Untuk sesaat, Kazuya hanya menatap pemberat kertas yang hancur. “Pecah,” katanya.

“Kau mengerti sekarang, dasar bodoh?” Dia terbatuk.

“M-Mendapatkan apa?”

“Mengapa orang-orang di Jeantan berbohong kepadamu? Jawabannya ada di depanmu. Itulah sebabnya mereka mengubah dekorasi setelah kamu pergi, dan mengapa mereka bersikeras bahwa mereka tidak pernah melihatmu.”

“…”

“Kau menjatuhkan banyak barang di ruangan itu: sisir logam, bros, dan pemberat kertas Blue Rose yang seharusnya terbuat dari kaca. Namun pemberat kertas itu tidak pecah. Mengapa demikian?”

Ekspresi Kazuya berubah.

“Karena Mawar Biru yang kau jatuhkan itu tidak terbuat dari kaca.”

“Benar-benar?!”

“Jika itu kaca, pasti sudah pecah. Namun berlian asli tidak akan pecah. Apa yang kau lihat di ruangan itu bukanlah pemberat kertas…” Suaranya melemah sejenak. “Itu adalah Mawar Biru yang asli,” katanya dengan jelas. “Dicuri dari perbendaharaan kerajaan Sauville selama Perang Besar. Aku yakin pintu masuk ke kegelapan yang bernama Jeantan juga merupakan lokasi perdagangan seni ilegal yang sangat ingin ditemukan Grevil.”

 

Pintu ruang konferensi terbuka, dan para detektif yang ditugaskan menangani kasus orang hilang masuk. Komisaris Polisi, Tn. Signore, masuk terakhir, menatap Inspektur Blois tanpa bersuara.

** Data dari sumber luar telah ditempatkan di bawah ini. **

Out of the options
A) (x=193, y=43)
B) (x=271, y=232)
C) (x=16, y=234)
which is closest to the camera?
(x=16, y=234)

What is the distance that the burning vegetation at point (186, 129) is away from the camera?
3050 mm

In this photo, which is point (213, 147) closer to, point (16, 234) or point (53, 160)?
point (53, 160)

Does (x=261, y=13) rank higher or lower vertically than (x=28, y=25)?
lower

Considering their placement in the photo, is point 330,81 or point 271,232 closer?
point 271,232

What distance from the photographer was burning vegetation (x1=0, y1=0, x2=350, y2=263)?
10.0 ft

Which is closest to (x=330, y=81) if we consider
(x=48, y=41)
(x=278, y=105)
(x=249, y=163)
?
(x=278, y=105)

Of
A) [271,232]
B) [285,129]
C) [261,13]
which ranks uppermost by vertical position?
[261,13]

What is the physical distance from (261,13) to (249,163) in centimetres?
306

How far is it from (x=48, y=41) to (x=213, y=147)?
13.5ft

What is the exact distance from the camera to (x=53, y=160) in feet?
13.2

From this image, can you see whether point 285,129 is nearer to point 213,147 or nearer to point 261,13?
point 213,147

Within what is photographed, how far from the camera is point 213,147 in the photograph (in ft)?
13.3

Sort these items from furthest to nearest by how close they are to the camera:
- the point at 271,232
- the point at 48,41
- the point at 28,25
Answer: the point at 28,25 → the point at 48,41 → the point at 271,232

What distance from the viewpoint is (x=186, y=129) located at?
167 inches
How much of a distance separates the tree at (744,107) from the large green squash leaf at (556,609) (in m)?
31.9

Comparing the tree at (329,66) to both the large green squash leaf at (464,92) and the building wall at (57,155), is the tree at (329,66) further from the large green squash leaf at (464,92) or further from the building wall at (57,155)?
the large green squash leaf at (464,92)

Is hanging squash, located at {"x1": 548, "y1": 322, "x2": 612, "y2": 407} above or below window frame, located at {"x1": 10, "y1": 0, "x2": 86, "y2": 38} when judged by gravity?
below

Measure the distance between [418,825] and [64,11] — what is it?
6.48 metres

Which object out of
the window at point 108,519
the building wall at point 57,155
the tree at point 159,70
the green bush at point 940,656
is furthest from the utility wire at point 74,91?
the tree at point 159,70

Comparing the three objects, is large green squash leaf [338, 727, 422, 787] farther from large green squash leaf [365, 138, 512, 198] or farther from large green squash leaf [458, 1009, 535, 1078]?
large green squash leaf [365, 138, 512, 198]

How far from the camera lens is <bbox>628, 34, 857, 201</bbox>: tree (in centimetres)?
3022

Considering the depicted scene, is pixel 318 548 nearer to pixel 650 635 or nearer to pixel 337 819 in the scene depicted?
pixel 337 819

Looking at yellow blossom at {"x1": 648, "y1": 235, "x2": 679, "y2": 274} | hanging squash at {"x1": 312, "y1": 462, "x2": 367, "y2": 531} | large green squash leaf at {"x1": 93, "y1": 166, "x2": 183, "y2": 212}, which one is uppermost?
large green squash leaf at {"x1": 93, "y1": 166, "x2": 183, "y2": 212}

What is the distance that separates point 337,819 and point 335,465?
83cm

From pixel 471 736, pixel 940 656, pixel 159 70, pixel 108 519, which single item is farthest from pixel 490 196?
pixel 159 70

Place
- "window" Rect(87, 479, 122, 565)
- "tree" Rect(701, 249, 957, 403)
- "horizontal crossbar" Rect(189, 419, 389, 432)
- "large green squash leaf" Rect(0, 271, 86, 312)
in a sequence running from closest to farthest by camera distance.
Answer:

Inspektur itu menegakkan bahunya. “aku yakin penyelundupan dan penculikan itu terjadi di Jeantan.”

Ia ingin menyerbu Jeantan dan mencari bukti. Beberapa detektif setuju dengannya, tetapi sebagian besar bersikap skeptis dan khawatir tentang status sosial tinggi pemiliknya, Tn. Garnier.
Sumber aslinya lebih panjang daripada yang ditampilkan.